In this work, an LED- and camera-based illumination sensor was developed for reflection-based characterisation of turbine blade surfaces. The system uses a hemispherical 42-LED arrangement and a high-resolution camera to acquire multi-angle image data, from which an anisotropic BRDF model is fitted on a per-pixel basis. This enables a reflectance-based segmentation of technical surfaces into regions with similar optical behaviour. Two turbine blades with contrasting surface conditions (comparatively smooth vs. visibly rough) were examined. Independently measured roughness parameters (Sa, Sq, Sz, Ssk, Sku) from confocal laser scanning microscopy served as reference data. While not consistent, a strong relationship was observed between BRDF parameters and height-based roughness metrics (Sa, Sq, Sz), and the results indicate that distribution parameters (Ssk, Sku) and directional BRDF parameters show clearer qualitative trends and are able to capture texture orientation and surface condition differences. However, based on the current dataset, coincidental agreement between BRDF parameters and roughness descriptors cannot be ruled out completly. As a result, we suggest a working hypothesis, for future investigations, that there is a correlation between the distribution parameters Ssk and Ssu, and the BRDF parameters.

Several aspects of this work are novel.
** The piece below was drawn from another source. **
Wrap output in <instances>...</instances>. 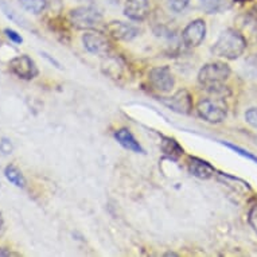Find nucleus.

First, anisotropic BRDF modelling, well established in computer graphics, is applied here to complex industrial turbine blade geometries with spatially varying wear, rather than to idealised shapes such as spheres, cylinders, or flat samples. Second, the combination of multi-angle photometric imaging using a 42-LED hemisphere with photometric stereo and BRDF fitting forms a practical pipeline for industrial surfaces that is more suitable for complex geometries than traditional gonioreflectometers. Third, the study provides initial qualitative evidence that statistical roughness properties—especially distribution parameters such as skewness and kurtosis—may exhibit relationships with BRDF parameters, suggesting that reflectance encodes aspects of surface texture beyond pure height information. These indications, however, require systematic quantitative investigation in future work.

From an application perspective, the developed sensor and methodology are particularly relevant for turbine blade inspection in maintenance, repair, and overhaul (MRO) scenarios. Here, the system can support rapid, wide-area surface condition assessment after operation and guide technicians to regions that warrant more detailed, time-intensive measurements with confocal or tactile instruments. This has the potential to reduce inspection time from hours, for full-surface high-resolution scanning, to minutes by enabling a triage workflow: the illumination sensor identifies areas with wear, erosion, oxidation or surface damage, which are then investigated in detail using established roughness measurement systems. In quality assurance (QA) during manufacturing, the approach can be used for post-production inspection of turbine blades to detect defects such as tool marks or insufficient finishing across the entire surface, improving confidence that sampled regions are representative before release.

Beyond these direct industrial applications, the methodology offers a basis for research into the relationship between surface reflectance and functional properties such as aerodynamic efficiency, heat transfer behaviour, and wear mechanisms. By linking BRDF parameters with statistical surface descriptors and texture orientation, the approach can contribute to optimising surface finishes for specific performance objectives. Future work will extend validation to other component geometries, perform comprehensive quantitative analysis of BRDF–roughness relationships, and integrate the illumination sensor into broader condition-based maintenance and digital inspection pipelines.